Here, Mr. Deutsch challenges the BOP’s classification of his sentence for the Illinois case as a PLRA sentence and its refusal to aggregate the one-month revocation sen *747 tence with his other sentences. The documents before us include: an undated information containing one count under 18 U.S.C. §§ 2314 and 2; a plea agreement, which the Assistant United States Attorney signed on March 26, 1996, and Mr. Deutsch and his counsel signed on May 13, 1996; a Stipulation of Facts, which the Assistant United States Attorney signed on May 10, 1996, and Mr. Deutsch and his counsel signed on April 4, 1996; a presentence investigation report (PSR) dated November 5, 1996; revisions to the PSR dated November 13, 1996; Mr. Deutsch’s original conviction dated January 16, 1997, in the Illinois case; and the judgment dated August 21, 2002, revoking Mr. Deutsch’s supervised release in the Illinois case. Our review of these documents indicates that Mr. Deutsch’s offense likely did not continue past the PLRA’s effective date.

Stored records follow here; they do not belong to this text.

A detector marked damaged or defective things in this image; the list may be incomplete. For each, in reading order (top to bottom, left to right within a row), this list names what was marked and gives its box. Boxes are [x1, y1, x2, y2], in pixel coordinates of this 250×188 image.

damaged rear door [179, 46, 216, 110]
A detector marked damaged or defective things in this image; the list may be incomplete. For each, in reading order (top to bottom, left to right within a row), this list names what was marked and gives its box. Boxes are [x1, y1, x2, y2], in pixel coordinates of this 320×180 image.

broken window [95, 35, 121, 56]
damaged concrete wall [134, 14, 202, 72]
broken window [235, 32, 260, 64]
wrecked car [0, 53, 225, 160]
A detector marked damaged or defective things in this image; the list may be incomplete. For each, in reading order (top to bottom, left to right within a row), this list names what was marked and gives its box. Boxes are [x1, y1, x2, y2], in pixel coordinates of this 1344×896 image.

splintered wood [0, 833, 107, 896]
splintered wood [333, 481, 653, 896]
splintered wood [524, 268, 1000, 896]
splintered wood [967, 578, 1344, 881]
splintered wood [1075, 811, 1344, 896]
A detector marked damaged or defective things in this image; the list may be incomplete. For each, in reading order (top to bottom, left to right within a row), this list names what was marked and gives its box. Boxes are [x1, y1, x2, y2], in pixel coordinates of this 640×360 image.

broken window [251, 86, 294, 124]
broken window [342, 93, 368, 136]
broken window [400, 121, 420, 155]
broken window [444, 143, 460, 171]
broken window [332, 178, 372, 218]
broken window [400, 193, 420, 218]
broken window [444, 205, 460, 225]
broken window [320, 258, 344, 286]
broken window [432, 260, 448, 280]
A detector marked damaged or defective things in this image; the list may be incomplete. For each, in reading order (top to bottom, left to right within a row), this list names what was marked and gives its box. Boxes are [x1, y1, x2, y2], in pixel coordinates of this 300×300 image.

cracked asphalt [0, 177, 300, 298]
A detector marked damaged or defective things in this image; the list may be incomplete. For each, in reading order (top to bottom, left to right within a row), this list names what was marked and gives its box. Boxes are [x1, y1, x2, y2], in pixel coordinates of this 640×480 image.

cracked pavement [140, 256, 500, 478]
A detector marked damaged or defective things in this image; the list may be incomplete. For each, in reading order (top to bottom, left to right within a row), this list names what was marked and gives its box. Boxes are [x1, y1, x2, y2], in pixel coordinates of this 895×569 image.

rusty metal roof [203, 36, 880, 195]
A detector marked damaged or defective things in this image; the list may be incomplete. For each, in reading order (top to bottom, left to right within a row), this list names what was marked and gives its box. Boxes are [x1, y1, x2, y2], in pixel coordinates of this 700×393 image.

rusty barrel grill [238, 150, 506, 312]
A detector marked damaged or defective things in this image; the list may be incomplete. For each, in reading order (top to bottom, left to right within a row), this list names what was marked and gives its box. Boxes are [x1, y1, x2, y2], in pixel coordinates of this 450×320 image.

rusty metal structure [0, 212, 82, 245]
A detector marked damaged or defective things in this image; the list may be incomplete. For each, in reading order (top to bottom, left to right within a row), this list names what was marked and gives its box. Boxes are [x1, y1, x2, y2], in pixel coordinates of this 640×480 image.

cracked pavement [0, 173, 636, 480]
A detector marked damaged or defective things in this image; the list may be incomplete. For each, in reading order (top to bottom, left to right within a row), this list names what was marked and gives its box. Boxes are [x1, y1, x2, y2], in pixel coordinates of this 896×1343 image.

We recognize that the January 16, 1997, judgment lists “May 13, 1996,” Mr. Deutsch’s plea date, as the offense conclusion date. R. Doc. 12, attach. A-054. But that judgment also adopts the PSR’s factual findings as its statement of reasons. Id., attach. A-061. In its description of the facts underlying the Illinois case, the PSR indicates that Mr. Deutsch’s offenses occurred in 1993, 1994, and early 1995. Further, nothing in the stipulated facts or the plea agreement indicates that the offense underlying the Illinois case continued past Mr. Deutsch’s arrest and detention in April 1995, much less that it continued past April 26, 1996, so as to become a PLRA offense. Both the PSR and the Stipulation of Facts include a list of victims in which all transactions are dated 1994. The PSR includes a supplementary list of victims, but again all the listed transactions occurred in 1993 or 1994. We have not ignored the information to which Mr. Deutsch pleaded guilty.